What to do:
Each line of the records that holds the word "Zealand" should be copied out.

Task input:

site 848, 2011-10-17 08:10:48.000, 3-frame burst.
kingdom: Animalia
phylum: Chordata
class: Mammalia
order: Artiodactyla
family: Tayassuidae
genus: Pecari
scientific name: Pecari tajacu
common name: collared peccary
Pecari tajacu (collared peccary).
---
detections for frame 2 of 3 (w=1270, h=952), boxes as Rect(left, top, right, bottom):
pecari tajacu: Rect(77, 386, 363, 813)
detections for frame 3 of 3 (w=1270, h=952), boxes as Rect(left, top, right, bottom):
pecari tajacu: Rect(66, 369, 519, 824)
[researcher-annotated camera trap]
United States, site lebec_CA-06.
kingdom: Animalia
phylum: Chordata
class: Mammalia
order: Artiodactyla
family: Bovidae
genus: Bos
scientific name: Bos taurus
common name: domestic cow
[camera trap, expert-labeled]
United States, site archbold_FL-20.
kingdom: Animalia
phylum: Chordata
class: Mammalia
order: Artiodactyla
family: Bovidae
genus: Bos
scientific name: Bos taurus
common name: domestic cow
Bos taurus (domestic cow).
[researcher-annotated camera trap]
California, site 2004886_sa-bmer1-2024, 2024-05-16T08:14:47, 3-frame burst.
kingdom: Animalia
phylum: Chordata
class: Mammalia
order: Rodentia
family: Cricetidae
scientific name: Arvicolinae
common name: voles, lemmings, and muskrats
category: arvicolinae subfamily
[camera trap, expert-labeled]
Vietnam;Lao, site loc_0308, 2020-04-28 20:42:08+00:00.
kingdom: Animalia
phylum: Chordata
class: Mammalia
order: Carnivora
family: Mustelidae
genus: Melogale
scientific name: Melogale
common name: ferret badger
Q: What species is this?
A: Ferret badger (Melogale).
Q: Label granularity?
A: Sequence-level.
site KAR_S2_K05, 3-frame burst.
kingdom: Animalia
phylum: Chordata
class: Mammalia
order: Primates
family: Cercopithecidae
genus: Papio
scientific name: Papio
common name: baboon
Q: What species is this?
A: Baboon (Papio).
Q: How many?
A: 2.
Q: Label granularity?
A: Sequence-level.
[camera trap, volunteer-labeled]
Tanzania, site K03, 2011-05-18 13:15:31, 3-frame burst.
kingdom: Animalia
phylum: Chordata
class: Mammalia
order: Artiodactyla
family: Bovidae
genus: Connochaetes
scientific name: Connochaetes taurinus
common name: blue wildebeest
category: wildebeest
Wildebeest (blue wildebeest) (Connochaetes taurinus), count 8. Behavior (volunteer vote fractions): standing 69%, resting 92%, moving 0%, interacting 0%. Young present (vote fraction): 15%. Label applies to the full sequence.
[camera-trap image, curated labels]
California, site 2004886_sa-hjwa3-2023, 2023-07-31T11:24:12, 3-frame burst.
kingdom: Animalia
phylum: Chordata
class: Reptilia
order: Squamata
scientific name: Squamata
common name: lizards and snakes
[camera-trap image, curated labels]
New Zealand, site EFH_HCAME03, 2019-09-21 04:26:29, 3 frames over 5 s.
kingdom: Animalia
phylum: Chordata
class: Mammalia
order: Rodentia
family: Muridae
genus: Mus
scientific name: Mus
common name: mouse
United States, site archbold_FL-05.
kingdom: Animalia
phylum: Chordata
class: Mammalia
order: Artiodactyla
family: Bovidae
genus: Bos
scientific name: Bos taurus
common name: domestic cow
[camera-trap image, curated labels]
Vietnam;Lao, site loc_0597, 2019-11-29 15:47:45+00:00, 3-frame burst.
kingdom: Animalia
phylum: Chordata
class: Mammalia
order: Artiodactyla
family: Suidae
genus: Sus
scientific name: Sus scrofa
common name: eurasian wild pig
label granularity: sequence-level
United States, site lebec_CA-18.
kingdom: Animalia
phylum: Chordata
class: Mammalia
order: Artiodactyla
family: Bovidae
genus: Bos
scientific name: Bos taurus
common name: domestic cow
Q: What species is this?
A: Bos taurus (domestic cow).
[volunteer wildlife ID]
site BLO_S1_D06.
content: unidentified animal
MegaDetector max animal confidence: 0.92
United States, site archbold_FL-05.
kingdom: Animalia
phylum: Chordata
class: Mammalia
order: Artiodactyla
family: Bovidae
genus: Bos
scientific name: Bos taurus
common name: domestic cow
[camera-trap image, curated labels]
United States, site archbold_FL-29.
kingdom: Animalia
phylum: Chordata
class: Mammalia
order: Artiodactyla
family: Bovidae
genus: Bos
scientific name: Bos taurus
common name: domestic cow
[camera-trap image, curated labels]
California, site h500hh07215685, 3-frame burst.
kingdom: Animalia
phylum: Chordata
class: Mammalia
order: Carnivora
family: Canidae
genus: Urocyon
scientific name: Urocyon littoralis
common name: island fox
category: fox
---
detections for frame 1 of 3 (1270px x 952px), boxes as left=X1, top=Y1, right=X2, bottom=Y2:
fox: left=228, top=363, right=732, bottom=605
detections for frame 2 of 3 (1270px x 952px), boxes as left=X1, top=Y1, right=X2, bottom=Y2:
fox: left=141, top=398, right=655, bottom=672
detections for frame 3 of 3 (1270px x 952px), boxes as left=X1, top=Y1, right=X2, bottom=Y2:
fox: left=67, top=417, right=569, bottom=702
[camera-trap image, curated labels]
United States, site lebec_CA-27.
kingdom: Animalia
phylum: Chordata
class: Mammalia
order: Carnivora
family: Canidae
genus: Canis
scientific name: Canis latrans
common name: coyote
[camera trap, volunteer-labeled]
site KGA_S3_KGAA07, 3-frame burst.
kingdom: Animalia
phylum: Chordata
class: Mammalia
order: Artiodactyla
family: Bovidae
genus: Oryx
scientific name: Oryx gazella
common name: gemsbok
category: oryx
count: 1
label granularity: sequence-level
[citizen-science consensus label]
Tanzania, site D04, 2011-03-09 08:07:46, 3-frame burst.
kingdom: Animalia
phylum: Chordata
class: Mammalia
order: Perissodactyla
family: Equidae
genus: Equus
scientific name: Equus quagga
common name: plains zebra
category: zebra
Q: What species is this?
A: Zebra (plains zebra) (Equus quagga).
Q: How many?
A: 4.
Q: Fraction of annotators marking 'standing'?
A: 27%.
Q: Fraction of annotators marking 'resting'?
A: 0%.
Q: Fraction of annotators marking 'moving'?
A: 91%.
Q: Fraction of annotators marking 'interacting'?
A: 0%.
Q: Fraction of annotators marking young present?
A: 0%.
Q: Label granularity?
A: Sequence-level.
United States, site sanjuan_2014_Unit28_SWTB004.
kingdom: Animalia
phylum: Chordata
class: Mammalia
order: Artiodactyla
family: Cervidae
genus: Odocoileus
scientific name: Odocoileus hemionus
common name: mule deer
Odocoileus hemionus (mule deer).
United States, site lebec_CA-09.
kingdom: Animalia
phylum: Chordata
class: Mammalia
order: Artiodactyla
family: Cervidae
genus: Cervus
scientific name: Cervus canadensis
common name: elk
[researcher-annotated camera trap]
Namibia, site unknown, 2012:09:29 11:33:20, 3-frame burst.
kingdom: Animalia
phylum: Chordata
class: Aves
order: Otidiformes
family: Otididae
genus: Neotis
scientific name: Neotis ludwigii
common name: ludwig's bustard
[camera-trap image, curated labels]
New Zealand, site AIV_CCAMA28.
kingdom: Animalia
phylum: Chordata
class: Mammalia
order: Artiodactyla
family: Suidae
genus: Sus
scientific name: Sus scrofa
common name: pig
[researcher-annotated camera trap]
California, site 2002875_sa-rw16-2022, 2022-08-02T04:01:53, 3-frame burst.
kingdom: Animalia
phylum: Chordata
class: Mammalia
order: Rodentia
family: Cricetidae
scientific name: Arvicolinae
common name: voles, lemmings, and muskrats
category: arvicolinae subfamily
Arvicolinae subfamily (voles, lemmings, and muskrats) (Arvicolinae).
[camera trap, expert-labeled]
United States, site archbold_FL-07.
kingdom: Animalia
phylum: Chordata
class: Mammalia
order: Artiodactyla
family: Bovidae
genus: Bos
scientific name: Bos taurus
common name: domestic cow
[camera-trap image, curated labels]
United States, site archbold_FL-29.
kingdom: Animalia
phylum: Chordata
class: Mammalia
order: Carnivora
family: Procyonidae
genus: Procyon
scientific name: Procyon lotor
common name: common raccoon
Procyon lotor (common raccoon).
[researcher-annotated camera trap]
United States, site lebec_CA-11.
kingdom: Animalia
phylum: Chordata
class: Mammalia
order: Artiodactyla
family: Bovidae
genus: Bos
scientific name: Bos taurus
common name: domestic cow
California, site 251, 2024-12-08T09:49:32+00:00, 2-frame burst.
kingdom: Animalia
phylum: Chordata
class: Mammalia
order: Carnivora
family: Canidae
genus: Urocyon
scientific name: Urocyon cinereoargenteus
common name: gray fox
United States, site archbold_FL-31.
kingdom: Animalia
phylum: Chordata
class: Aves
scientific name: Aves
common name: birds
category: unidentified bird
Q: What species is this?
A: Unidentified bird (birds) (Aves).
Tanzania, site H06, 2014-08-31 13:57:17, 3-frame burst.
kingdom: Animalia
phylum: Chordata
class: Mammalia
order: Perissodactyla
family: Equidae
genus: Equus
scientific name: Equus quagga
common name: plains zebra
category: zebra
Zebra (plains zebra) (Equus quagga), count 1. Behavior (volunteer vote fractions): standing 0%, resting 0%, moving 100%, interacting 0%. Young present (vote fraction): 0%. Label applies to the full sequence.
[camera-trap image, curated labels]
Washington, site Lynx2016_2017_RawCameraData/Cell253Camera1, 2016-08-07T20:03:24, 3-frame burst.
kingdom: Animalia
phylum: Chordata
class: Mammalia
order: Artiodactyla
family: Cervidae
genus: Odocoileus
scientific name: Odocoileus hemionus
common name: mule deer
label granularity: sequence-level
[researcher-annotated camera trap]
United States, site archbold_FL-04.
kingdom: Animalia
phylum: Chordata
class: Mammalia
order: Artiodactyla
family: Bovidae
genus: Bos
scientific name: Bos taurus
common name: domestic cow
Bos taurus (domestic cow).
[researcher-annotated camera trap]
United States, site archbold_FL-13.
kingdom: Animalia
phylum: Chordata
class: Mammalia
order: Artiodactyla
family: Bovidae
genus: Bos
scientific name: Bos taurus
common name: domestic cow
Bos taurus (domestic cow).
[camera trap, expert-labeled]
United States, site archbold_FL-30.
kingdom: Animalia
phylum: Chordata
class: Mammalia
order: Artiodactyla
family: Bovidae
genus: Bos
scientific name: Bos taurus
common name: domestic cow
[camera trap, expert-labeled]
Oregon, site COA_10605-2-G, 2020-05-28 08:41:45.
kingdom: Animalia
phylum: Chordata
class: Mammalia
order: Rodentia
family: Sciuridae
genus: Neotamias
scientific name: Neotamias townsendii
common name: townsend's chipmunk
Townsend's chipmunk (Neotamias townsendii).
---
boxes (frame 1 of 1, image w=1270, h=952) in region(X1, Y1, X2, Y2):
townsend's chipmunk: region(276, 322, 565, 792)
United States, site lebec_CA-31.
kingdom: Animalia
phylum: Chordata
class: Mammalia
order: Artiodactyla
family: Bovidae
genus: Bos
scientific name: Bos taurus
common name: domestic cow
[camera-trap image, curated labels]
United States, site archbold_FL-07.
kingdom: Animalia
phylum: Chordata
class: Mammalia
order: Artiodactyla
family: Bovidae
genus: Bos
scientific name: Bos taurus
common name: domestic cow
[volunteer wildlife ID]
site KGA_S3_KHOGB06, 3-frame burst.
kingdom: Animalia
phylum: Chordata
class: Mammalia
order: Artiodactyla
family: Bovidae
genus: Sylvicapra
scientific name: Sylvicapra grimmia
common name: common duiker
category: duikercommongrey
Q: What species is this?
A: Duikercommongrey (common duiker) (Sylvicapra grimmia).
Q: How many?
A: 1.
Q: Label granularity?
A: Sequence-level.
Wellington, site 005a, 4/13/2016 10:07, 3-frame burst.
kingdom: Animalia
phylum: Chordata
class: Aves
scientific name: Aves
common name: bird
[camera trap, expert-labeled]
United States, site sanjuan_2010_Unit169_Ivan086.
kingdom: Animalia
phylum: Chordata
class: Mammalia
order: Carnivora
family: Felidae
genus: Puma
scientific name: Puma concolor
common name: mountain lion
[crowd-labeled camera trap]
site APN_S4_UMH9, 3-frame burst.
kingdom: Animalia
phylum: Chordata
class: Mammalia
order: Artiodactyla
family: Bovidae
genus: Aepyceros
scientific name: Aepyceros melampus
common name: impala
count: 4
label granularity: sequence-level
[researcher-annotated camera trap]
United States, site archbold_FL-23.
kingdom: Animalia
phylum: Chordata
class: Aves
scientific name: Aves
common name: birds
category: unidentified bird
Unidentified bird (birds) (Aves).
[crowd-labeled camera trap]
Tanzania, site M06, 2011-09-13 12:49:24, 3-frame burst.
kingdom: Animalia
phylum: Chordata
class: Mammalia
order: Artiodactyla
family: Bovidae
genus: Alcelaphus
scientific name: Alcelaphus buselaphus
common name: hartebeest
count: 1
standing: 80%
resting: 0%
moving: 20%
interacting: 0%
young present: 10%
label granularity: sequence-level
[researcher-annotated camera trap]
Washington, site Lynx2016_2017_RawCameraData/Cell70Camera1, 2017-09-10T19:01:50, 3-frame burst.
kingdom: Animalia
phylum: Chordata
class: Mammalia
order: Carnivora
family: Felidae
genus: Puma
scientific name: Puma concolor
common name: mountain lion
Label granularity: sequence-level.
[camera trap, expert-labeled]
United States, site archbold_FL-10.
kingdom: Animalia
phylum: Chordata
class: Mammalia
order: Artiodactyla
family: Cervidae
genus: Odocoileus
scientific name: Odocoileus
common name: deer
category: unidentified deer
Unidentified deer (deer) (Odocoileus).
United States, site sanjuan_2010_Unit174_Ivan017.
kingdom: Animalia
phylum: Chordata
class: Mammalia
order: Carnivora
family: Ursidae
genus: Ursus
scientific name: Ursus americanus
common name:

Solution:
New Zealand, site EFH_HCAME03, 2019-09-21 04:26:29, 3 frames over 5 s.
New Zealand, site AIV_CCAMA28.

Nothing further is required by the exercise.